本承認は、DECLARE-TIMI58試験(以下、DECLARE試験)の結果に基づいています。DECLARE試験は、複数の心血管リスク因子または心血管疾患の既往歴を有する2型糖尿病患者さんを対象としたSGLT2阻害剤の心血管アウトカム試験(CVOT)で、これまでで最も規模の大きいものです。
バイオ医薬品事業部門担当、エグゼクティブバイスプレジデントであるRuud Dobberは次のように述べました。「フォシーガは、複数の心血管リスク因子または心血管疾患の既往歴を有する2型糖尿病患者さんの心不全による入院リスクの低減を適応として、米国で承認された最初のSGLT2阻害剤です。心不全は心臓発作や脳卒中に先んじて発現する最も早期の心血管合併症の一つであるため、本発表は、米国の約3,000万人に上る2型糖尿病患者さんにとって明るいニュースになります。本承認取得によりフォシーガは、医師がより早期に対応し、心不全による入院リスクを低減する機会を提供します」。

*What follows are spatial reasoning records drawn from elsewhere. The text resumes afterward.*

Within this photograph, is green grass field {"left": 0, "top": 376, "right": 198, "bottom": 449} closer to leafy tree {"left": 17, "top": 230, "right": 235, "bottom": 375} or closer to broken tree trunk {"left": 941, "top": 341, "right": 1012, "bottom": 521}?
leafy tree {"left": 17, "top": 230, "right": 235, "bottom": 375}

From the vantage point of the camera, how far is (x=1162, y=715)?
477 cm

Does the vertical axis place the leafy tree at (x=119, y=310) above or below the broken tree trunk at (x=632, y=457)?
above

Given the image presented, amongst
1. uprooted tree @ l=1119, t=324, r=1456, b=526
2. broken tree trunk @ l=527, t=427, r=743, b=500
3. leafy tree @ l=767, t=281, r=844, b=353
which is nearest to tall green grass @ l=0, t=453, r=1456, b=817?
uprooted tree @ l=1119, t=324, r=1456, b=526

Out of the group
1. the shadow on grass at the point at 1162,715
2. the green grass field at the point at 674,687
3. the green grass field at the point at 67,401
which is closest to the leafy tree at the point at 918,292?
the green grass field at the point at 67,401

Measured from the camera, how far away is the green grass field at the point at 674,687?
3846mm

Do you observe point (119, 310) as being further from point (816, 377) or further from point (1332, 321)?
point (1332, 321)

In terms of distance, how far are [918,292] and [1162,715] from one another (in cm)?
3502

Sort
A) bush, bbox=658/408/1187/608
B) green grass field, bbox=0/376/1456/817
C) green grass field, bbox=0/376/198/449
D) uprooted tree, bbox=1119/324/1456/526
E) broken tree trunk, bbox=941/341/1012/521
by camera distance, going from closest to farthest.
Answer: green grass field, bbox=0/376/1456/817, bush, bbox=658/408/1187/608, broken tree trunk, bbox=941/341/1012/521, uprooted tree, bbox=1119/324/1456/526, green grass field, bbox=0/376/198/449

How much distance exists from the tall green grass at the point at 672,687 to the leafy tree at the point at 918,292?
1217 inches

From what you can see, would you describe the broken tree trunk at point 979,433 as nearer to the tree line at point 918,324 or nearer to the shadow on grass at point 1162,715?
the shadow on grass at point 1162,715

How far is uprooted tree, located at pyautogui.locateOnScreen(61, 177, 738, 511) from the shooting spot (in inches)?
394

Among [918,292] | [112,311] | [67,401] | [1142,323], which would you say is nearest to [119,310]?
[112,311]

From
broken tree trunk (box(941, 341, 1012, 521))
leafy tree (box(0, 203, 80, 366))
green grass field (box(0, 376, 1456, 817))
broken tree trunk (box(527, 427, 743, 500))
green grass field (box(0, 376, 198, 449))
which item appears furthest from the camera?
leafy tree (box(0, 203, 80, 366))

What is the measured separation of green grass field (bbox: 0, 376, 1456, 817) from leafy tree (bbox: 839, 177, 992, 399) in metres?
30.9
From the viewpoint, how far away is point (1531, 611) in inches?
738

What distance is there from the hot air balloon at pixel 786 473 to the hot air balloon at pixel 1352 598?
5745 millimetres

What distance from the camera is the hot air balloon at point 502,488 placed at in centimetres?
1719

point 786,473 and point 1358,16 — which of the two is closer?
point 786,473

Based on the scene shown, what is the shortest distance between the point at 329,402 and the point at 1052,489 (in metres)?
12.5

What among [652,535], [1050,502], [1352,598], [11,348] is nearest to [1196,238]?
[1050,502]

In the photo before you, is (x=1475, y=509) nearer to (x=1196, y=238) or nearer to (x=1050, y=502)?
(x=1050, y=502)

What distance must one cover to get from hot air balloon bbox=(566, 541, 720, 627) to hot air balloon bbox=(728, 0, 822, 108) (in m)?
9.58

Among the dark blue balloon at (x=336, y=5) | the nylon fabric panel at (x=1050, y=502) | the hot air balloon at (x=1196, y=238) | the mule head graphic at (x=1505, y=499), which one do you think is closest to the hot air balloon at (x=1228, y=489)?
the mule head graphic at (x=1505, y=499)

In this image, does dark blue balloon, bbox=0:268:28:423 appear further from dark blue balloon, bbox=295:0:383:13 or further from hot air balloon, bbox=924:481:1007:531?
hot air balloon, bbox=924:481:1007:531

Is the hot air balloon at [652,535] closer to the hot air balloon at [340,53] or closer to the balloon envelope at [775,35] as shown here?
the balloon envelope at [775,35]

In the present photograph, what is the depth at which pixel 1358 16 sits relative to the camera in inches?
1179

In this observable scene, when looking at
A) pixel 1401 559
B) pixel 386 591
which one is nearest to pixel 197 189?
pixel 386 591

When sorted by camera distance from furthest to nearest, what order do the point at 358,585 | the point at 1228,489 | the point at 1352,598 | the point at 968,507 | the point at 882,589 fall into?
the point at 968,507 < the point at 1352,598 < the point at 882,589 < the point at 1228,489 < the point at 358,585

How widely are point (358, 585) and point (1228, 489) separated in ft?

本試験の共同治験統括医およびThrombolysis in Myocardial Infarction(TIMI)試験グループの主任研究員を務める、ブリガム・アンド・ウィメンズ病院およびハーバード大学医学部のDr. Stephen Wiviottは、次のように述べています。「DECLARE試験は、ダパグリフロジンが複数の心血管リスク因子または心血管疾患の既往歴を有する2型糖尿病患者さんの心不全リスクを低減することが可能であることをはっきりと証明した重要な試験です。これらのデータは、多様な患者集団の心不全リスクに対応するために、私達の糖尿病管理を、血糖コントロールを第一としたものから血糖コントロールを超えたものへと変える可能性があります」。
本承認は2019年8月に発表したEUにおける販売承認内容への追加に続くものです。また、同適応の追加は中国においても承認審査中であり、規制当局の判断は2020年の上半期に得られる予定です。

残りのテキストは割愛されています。